One opponent to the legislation quoted the Catechism of the Catholic Church’s teaching on suicide: “It is gravely contrary to the just love of self. It likewise offends love of neighbor because it unjustly breaks the ties of solidarity with family, nations, and other human societies to which we continue to have obligations. It is contrary to love for the living God.”

The MCC, a member of the Minnesota Alliance for Ethical Healthcare, placed an alert to the hearing on its website at, and asked people to tell their legislators to oppose the bill. The alliance, a coalition of more than 40 organizations representing the medical field, people with disabilities, medical ethicists, elder-care workers and faith-based organizations, also is tracking the issue, and updates can be found at its website,

The MCC also sent an action alert to thousands of laity, religious and clergy members of its Catholic Advocacy Network.
The conference has raised several objections to the proposal, saying it would:

— Endanger the poor, the elderly, and vulnerable adults through lack of appropriate safeguards.

— Allow non-physicians to prescribe death-inducing drugs.

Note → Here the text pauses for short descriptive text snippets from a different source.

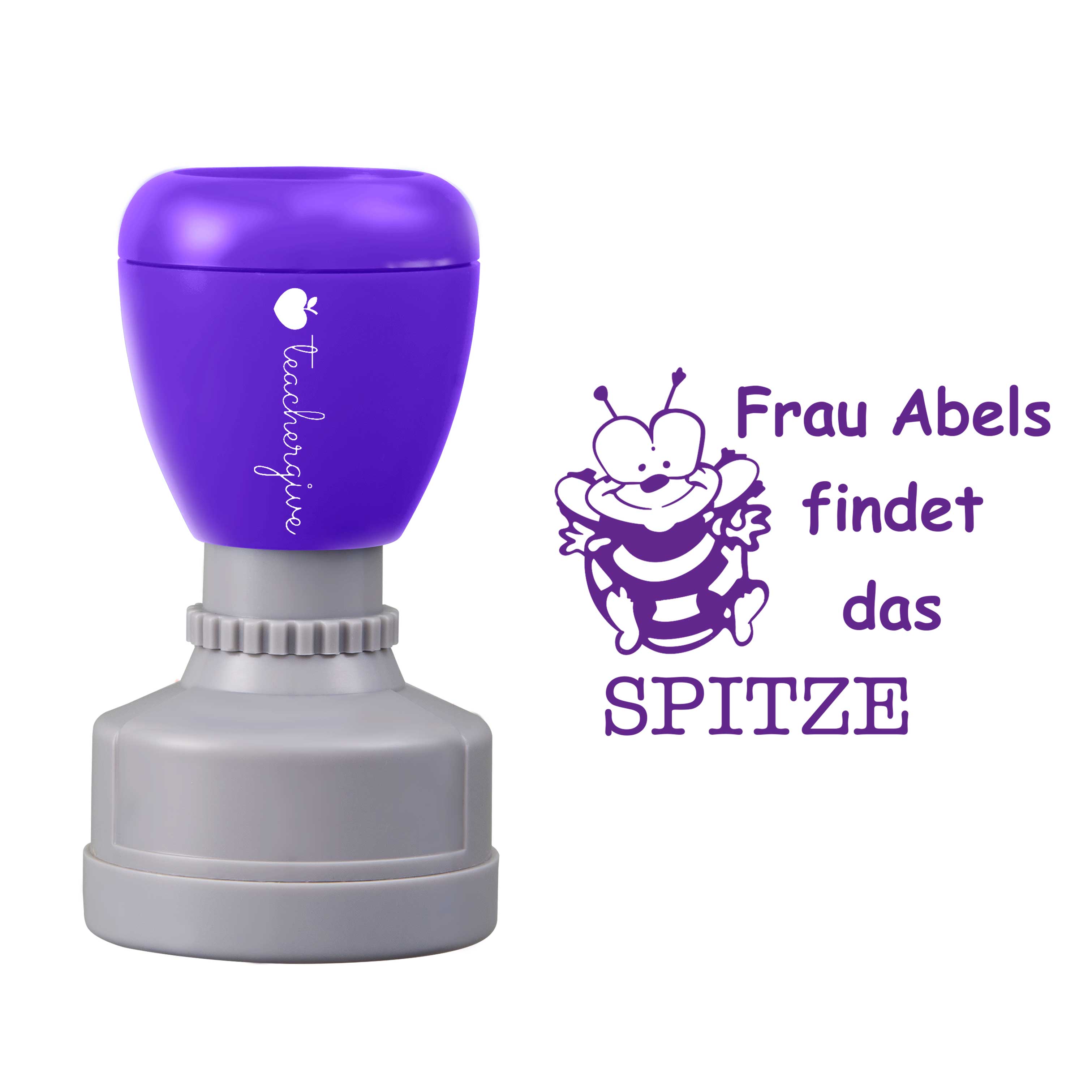 Personalisiert Findet Das Spitze Lehrer Stempel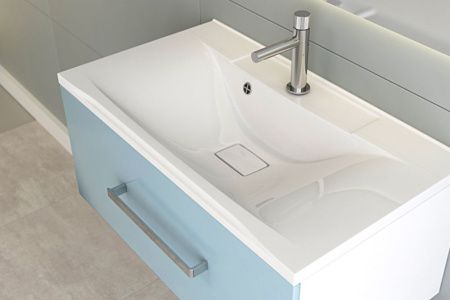 Раковина из искусственного камня Uperwood Elen 291120423 80х40 полувстраиваемая цвет белый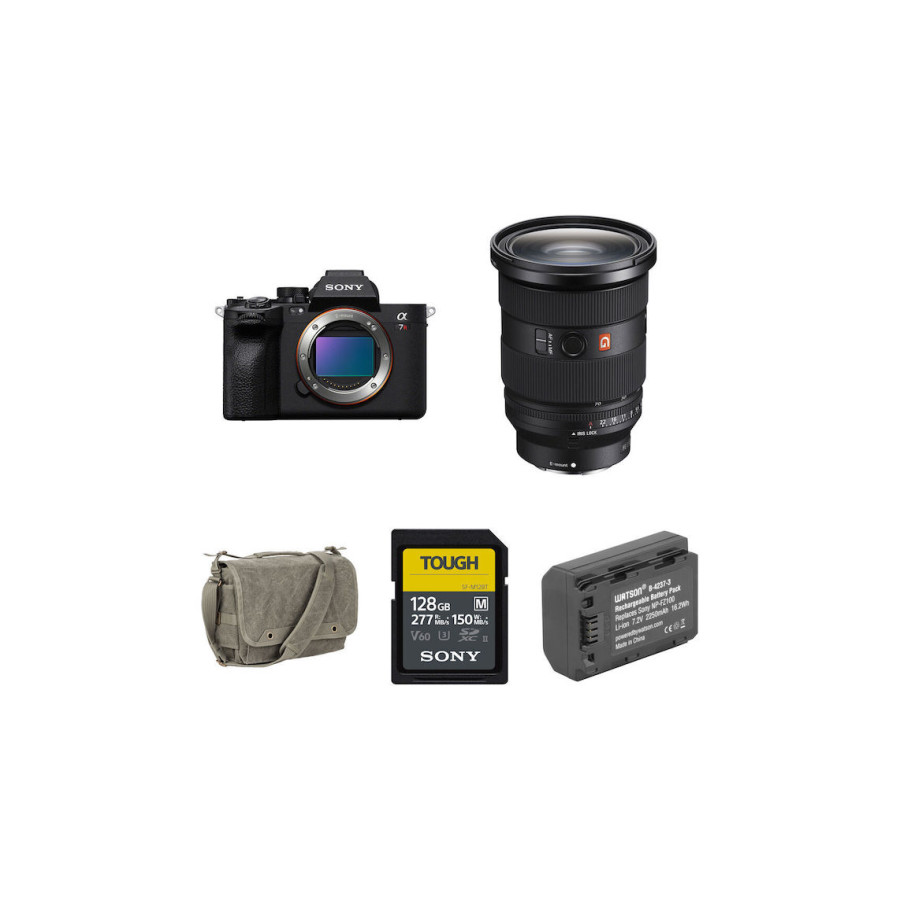 Sony a7R V Mirrorless Camera with 24-70mm f/2.8 II Lens and Basic Bundle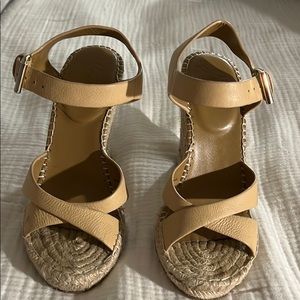 Joie leather espadrille wedges size 38 (8)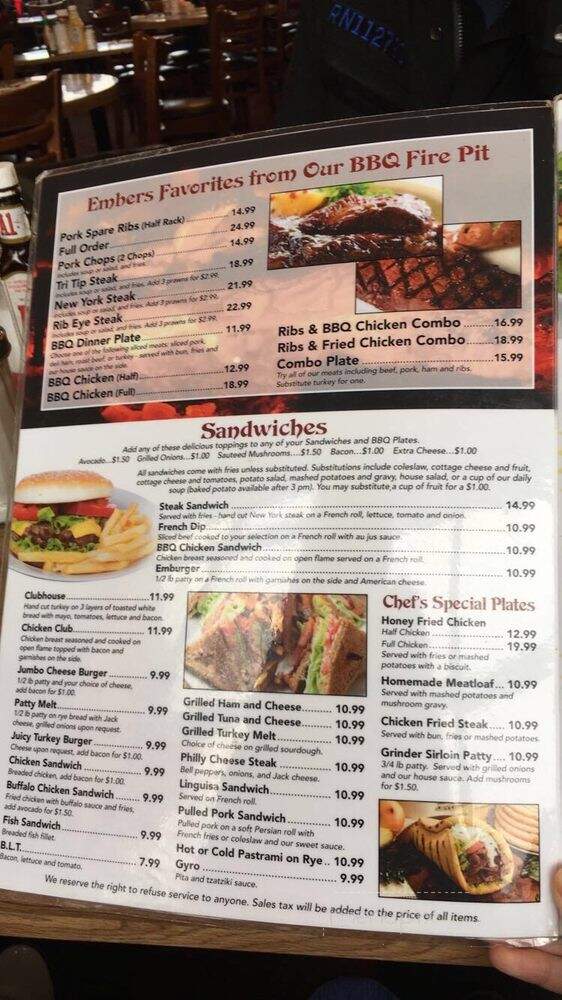 Embers - Pinole, CA menu_pic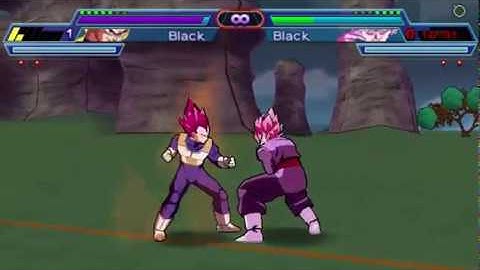 dragon ball shin budokai 2 mod Vegata SSG vs Goku Black SSJ Rose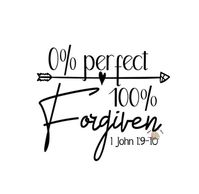 0% Perfect 100 percent Forgiven svg CUT file file Faith svg | Etsy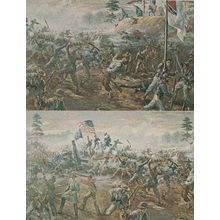Fort Harrison USA Military Capture 2x 1960s Painting Postcard s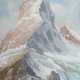 Monogrammist RW Landschaftsmaler des 20. Jh.. ''Matterhorn'', Blick auf die verschneiten Gipfel - фото 1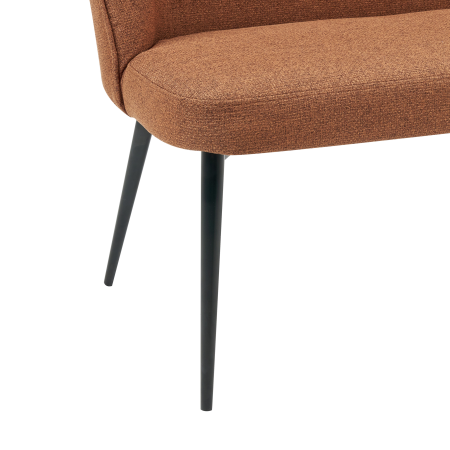 2-seater upholstered bench OSBY Brown [7]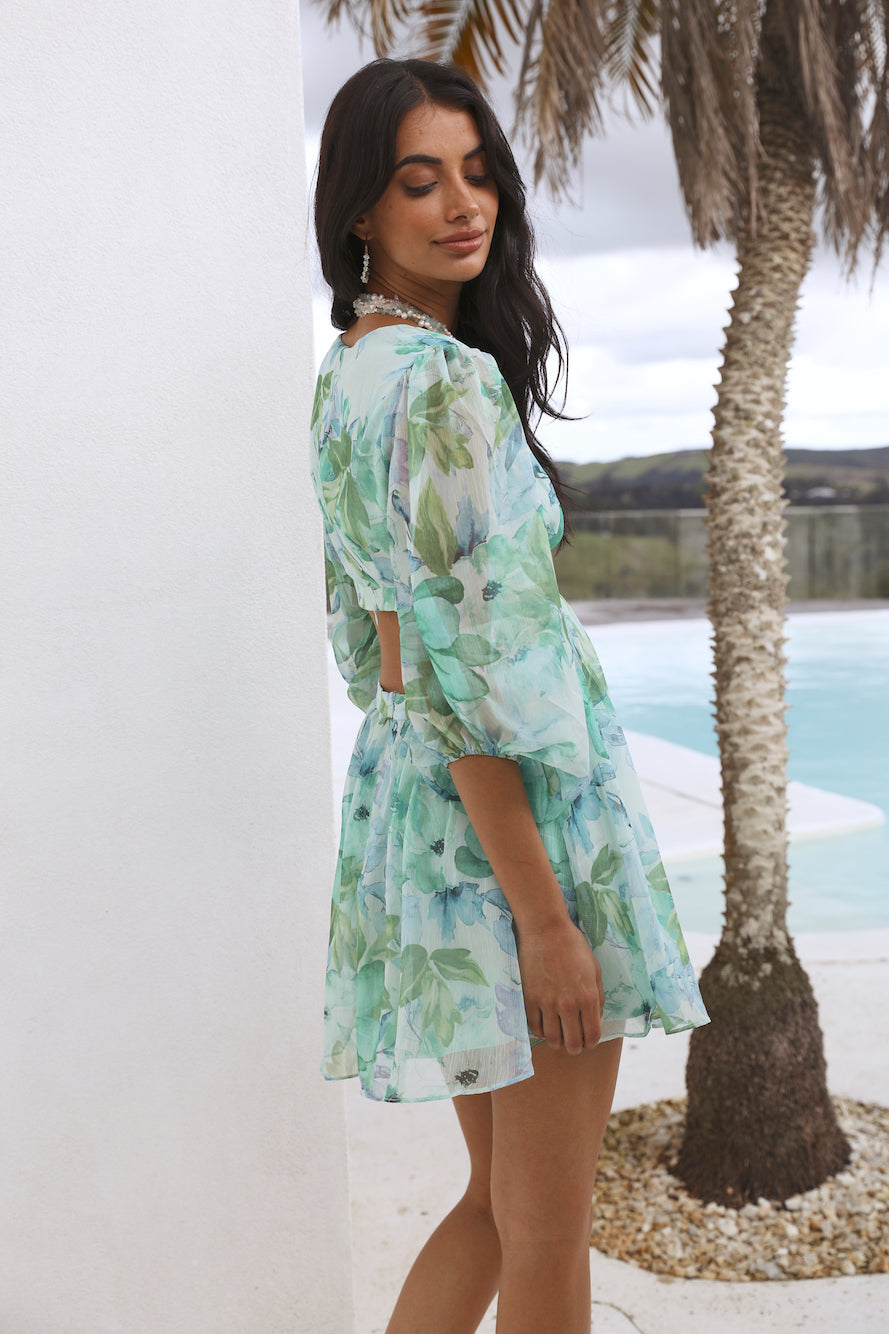 Sweeter Times Dress Green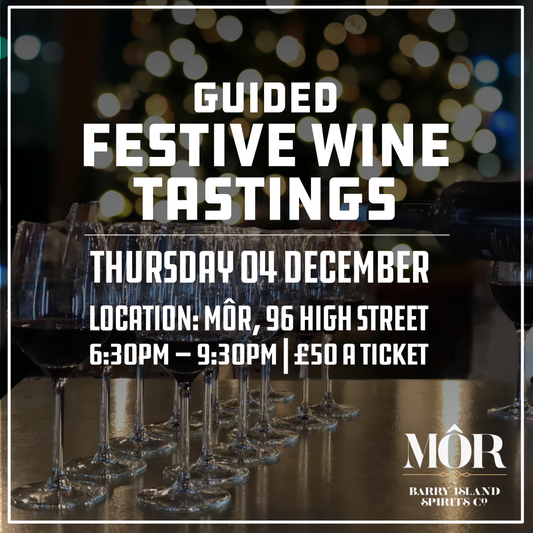 Guided Festive Wine Tasting in Barry on Thursday 04 December at Mor on High Street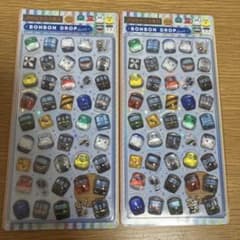 JR6社から大集合 ボンボンドロップシール プチトレイン 2枚セットのサムネイル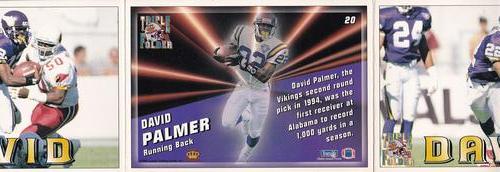 1994 Pacific Triple Folder #20 David Palmer Back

— Not require patients to be residents of Minnesota, which would fuel suicide tourism.

— Require all doctors who assist people with terminal conditions to advise the patient that assisted suicide is a treatment option, distorting the role of health care professionals as healers who seek to “do no harm,” and undermining the trust between doctor and patient.

— Coerce health care professionals and provider organizations to participate in the assisted suicide process.